_TO DO_. Except for the images, repeat the entries below word for word.

------------------------------------------------------------

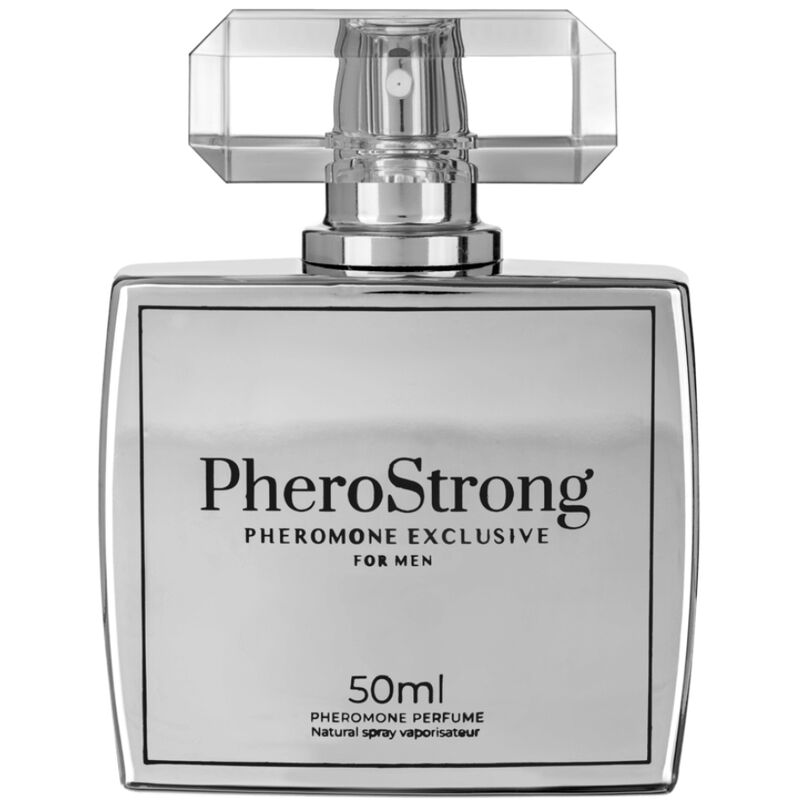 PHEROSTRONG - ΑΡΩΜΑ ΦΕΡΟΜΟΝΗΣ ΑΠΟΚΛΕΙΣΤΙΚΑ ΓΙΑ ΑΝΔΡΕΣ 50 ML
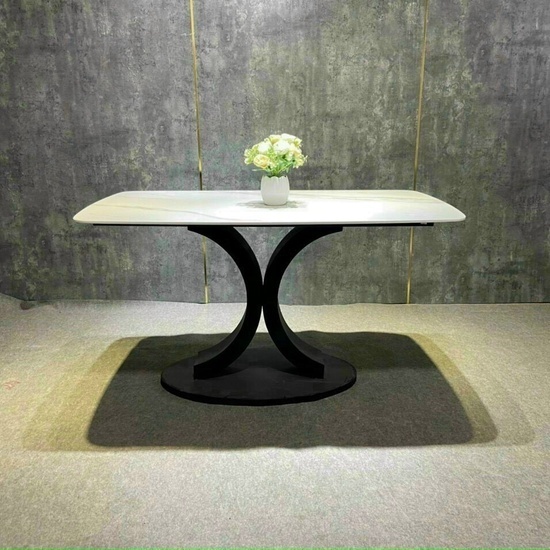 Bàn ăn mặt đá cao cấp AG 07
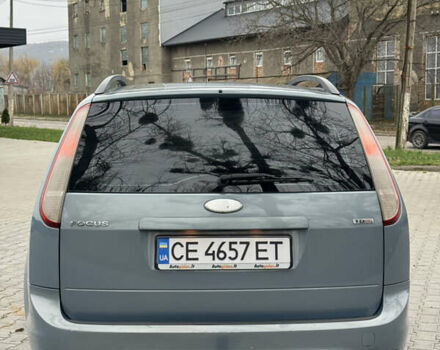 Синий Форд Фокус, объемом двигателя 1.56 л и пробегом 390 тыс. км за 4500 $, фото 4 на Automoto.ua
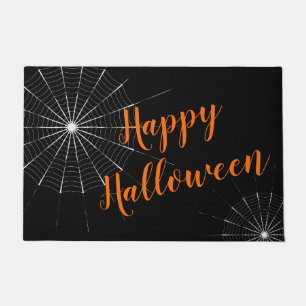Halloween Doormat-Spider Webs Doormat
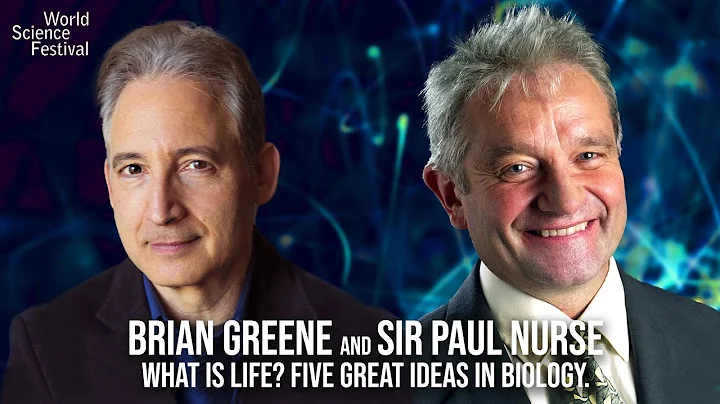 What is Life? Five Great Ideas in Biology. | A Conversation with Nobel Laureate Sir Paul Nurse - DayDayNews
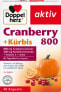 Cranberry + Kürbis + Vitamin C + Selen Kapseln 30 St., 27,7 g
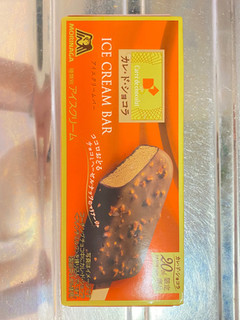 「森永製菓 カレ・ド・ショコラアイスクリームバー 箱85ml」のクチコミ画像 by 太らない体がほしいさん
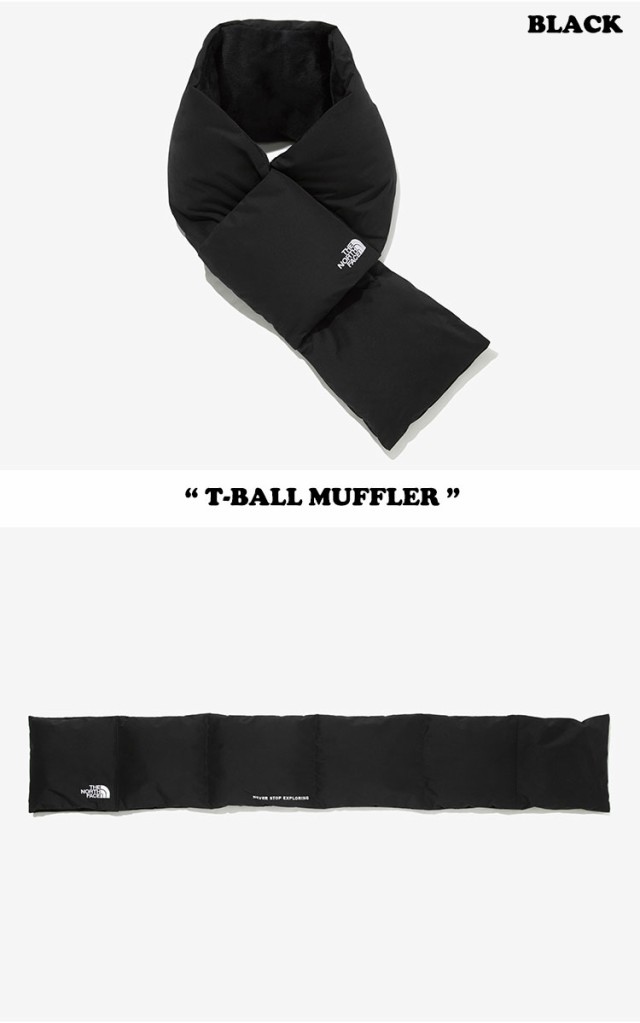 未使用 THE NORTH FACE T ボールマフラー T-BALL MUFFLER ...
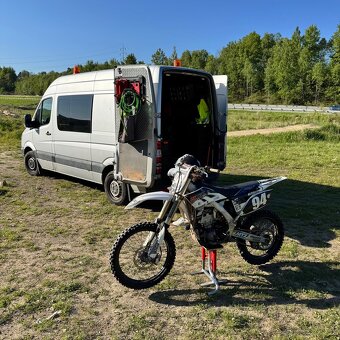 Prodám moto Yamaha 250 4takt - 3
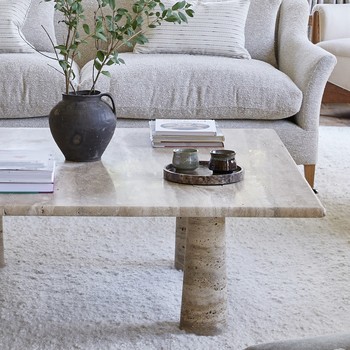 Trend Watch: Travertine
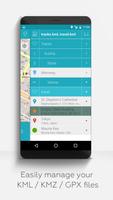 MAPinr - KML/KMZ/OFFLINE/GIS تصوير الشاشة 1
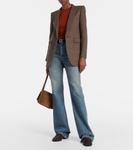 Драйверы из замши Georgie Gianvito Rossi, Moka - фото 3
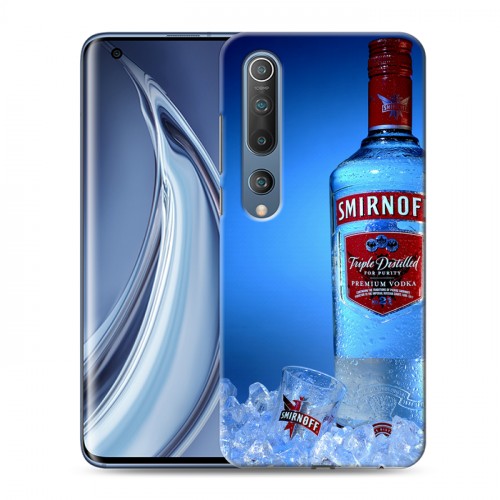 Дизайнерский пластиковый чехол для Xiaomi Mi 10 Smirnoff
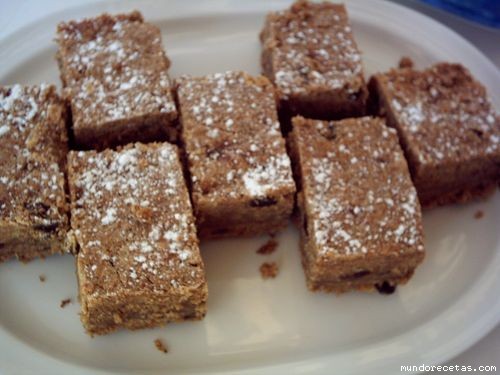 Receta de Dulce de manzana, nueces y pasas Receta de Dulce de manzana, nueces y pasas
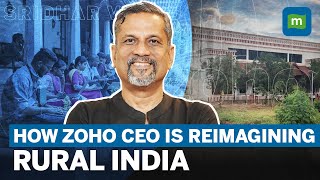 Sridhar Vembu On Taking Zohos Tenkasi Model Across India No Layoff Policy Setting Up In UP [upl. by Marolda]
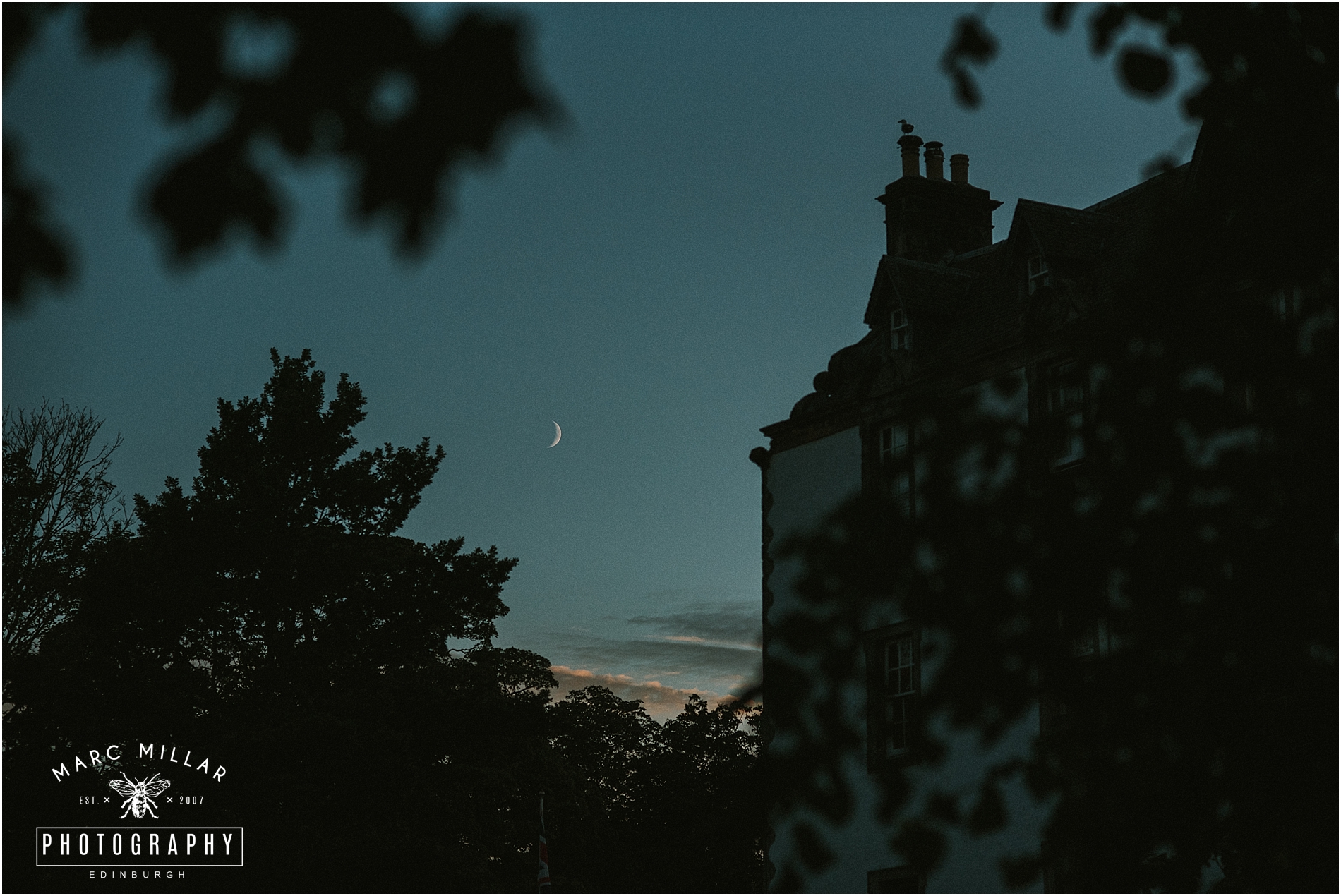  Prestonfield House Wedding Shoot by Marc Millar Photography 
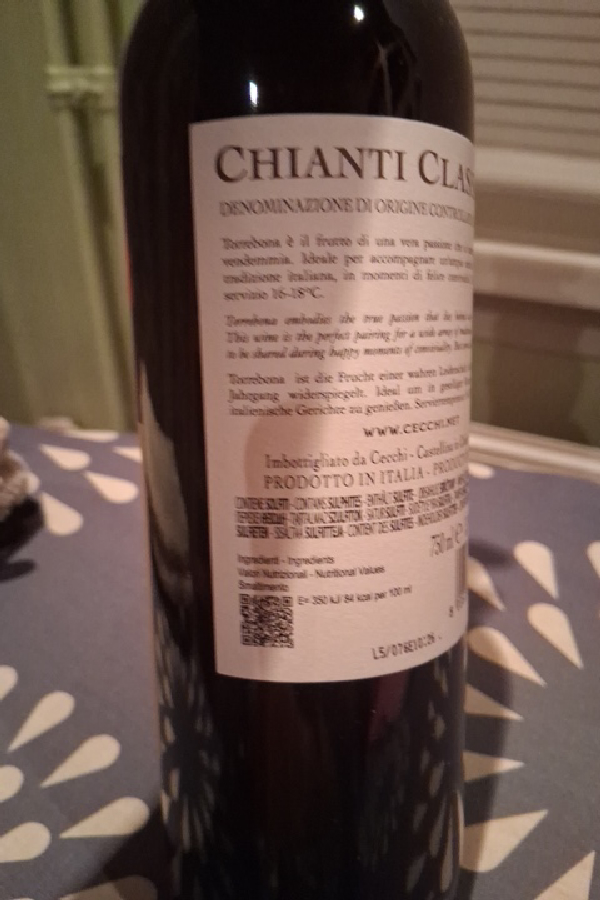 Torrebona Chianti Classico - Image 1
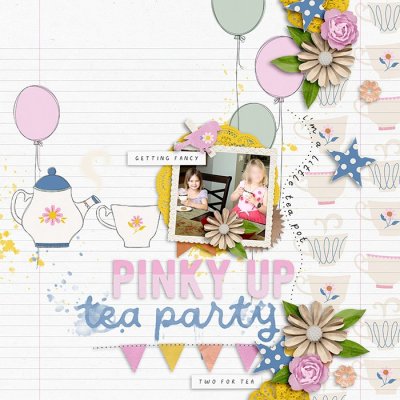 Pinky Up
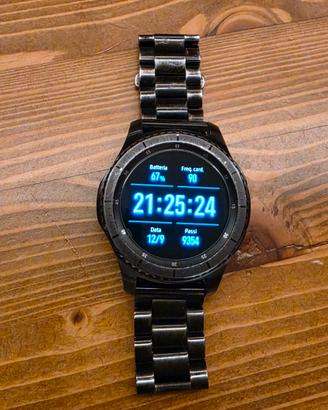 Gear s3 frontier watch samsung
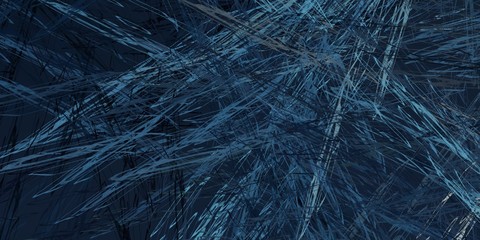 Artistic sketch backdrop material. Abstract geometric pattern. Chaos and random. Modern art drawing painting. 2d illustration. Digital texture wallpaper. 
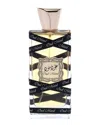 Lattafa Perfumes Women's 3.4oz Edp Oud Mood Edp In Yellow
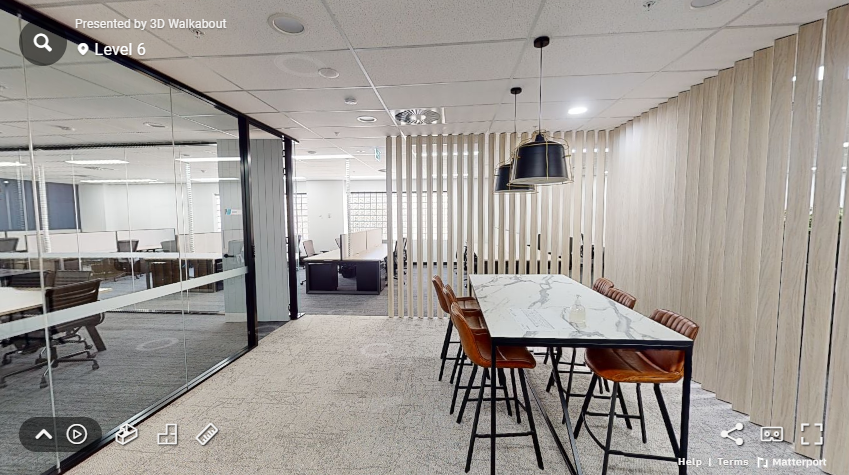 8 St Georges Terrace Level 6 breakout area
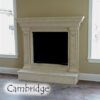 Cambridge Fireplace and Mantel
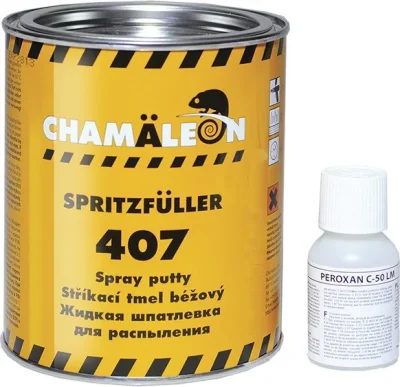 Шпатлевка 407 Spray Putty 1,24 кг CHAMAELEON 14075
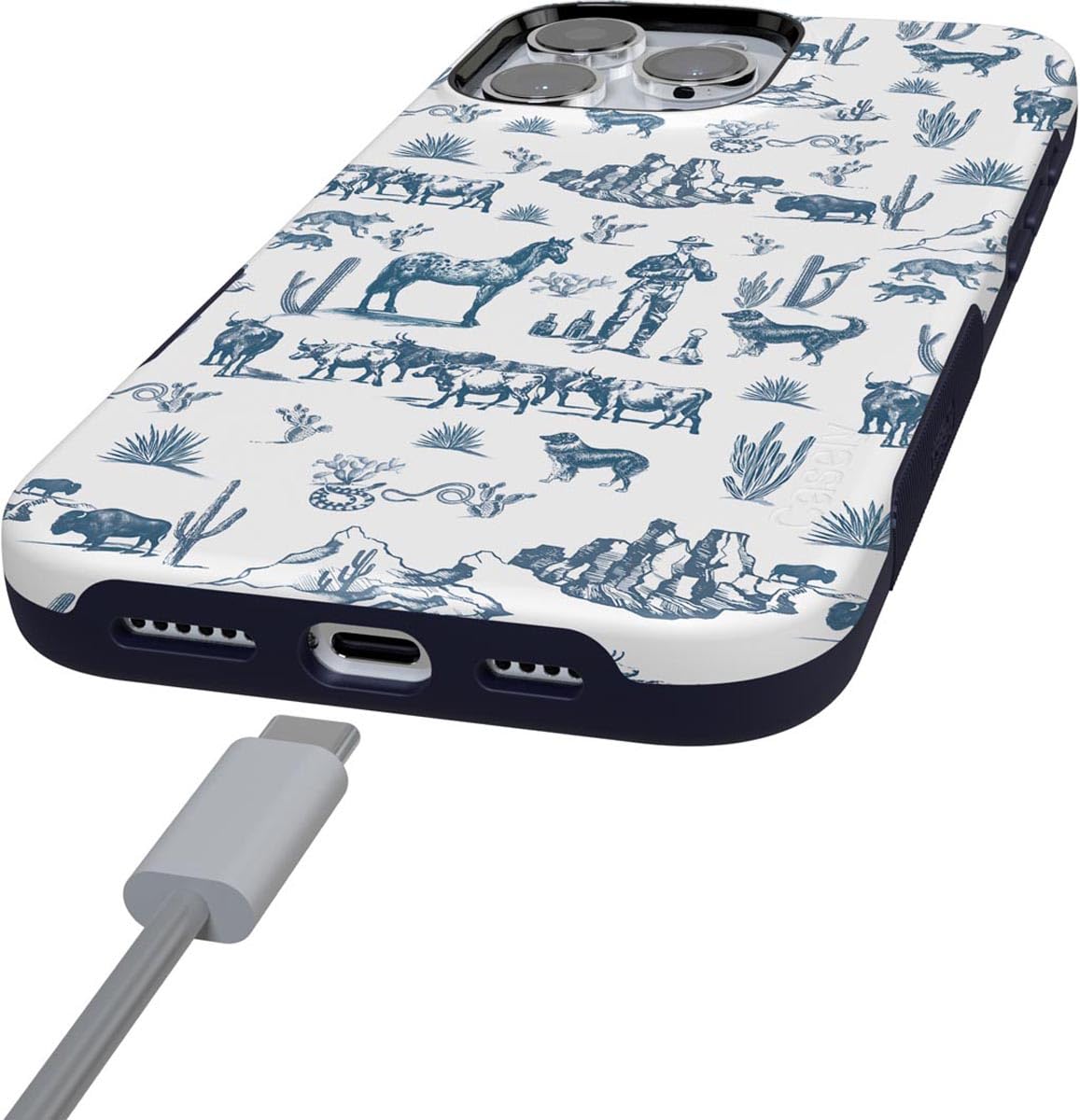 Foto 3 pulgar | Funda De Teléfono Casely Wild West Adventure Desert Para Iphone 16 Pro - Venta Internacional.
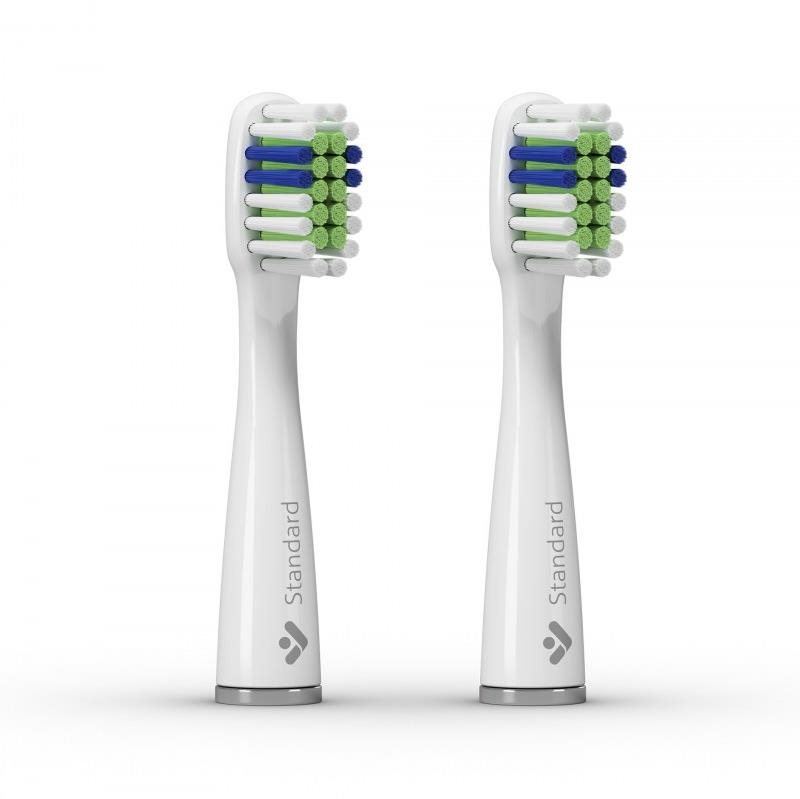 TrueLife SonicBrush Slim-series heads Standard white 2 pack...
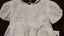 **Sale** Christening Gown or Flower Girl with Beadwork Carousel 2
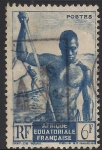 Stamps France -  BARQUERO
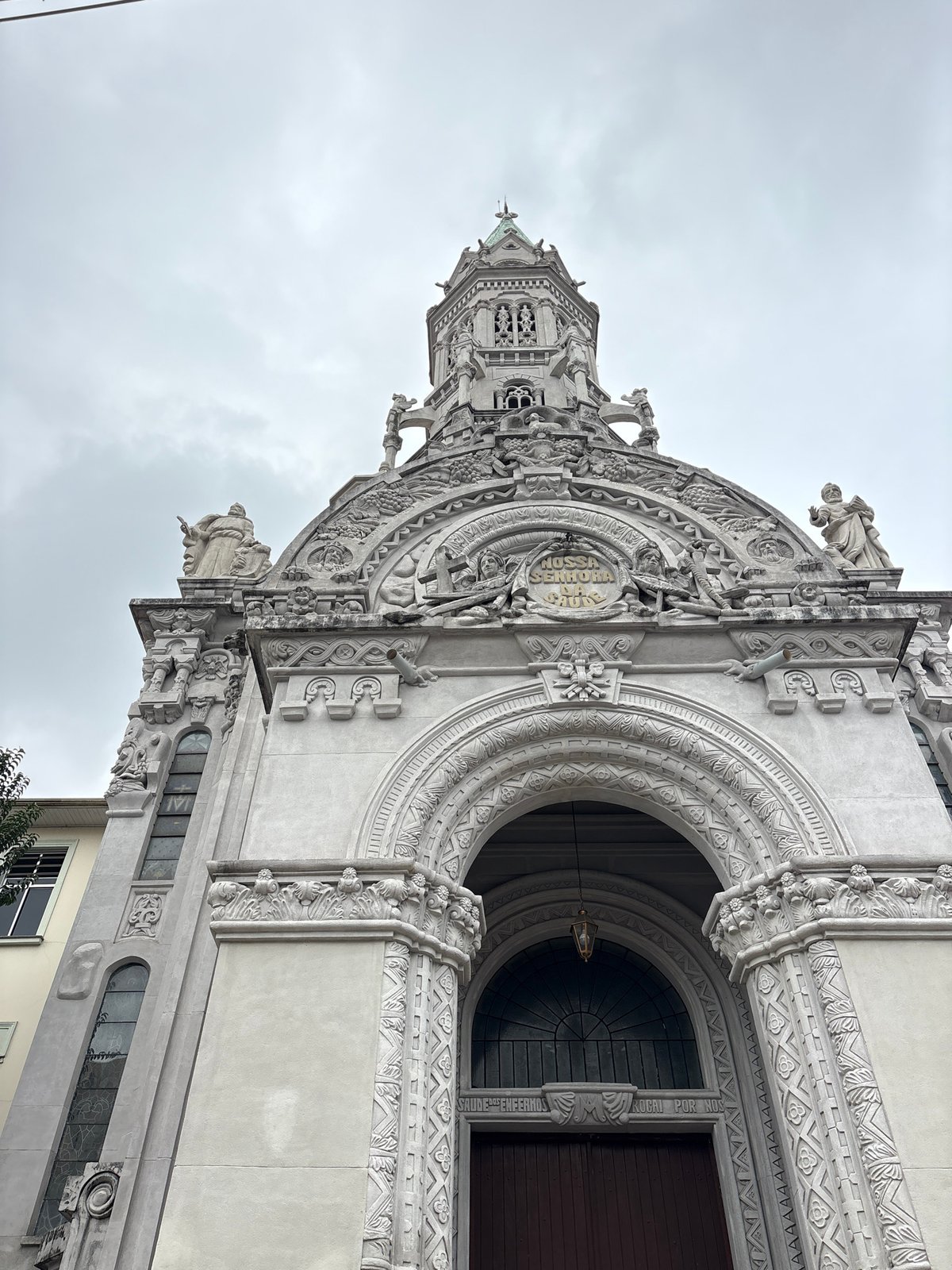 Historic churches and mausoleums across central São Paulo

------------------------------------------------------------

_RESPONSE BELOW_.
 PHEROSTRONG - ΑΡΩΜΑ ΦΕΡΟΜΟΝΗΣ ΑΠΟΚΛΕΙΣΤΙΚΑ ΓΙΑ ΑΝΔΡΕΣ 50 ML
 Bàn ăn mặt đá cao cấp AG 07
 Синий Форд Фокус, объемом двигателя 1.56 л и пробегом 390 тыс. км за 4500 $, фото 4 на Automoto.ua
Halloween Doormat-Spider Webs Doormat
 What is Life? Five Great Ideas in Biology. | A Conversation with Nobel Laureate Sir Paul Nurse - DayDayNews
 Cranberry + Kürbis + Vitamin C + Selen Kapseln 30 St., 27,7 g
 「森永製菓 カレ・ド・ショコラアイスクリームバー 箱85ml」のクチコミ画像 by 太らない体がほしいさん
 未使用 THE NORTH FACE T ボールマフラー T-BALL MUFFLER ...
 Prodám moto Yamaha 250 4takt - 3
 Trend Watch: Travertine
 MAPinr - KML/KMZ/OFFLINE/GIS تصوير الشاشة 1
 Драйверы из замши Georgie Gianvito Rossi, Moka - фото 3
 Дизайнерский пластиковый чехол для Xiaomi Mi 10 Smirnoff
 Receta de Dulce de manzana, nueces y pasas Receta de Dulce de manzana, nueces y pasas
 Sridhar Vembu On Taking Zohos Tenkasi Model Across India No Layoff Policy Setting Up In UP [upl. by Marolda]
  Prestonfield House Wedding Shoot by Marc Millar Photography 
 Torrebona Chianti Classico - Image 1
 Pinky Up
 Gear s3 frontier watch samsung
 Artistic sketch backdrop material. Abstract geometric pattern. Chaos and random. Modern art drawing painting. 2d illustration. Digital texture wallpaper. 
 Lattafa Perfumes Women's 3.4oz Edp Oud Mood Edp In Yellow
 8 St Georges Terrace Level 6 breakout area
 Cambridge Fireplace and Mantel
 Шпатлевка 407 Spray Putty 1,24 кг CHAMAELEON 14075
 Foto 3 pulgar | Funda De Teléfono Casely Wild West Adventure Desert Para Iphone 16 Pro - Venta Internacional.
 TrueLife SonicBrush Slim-series heads Standard white 2 pack...
 **Sale** Christening Gown or Flower Girl with Beadwork Carousel 2
 Stamps France -  BARQUERO
 Historic churches and mausoleums across central São Paulo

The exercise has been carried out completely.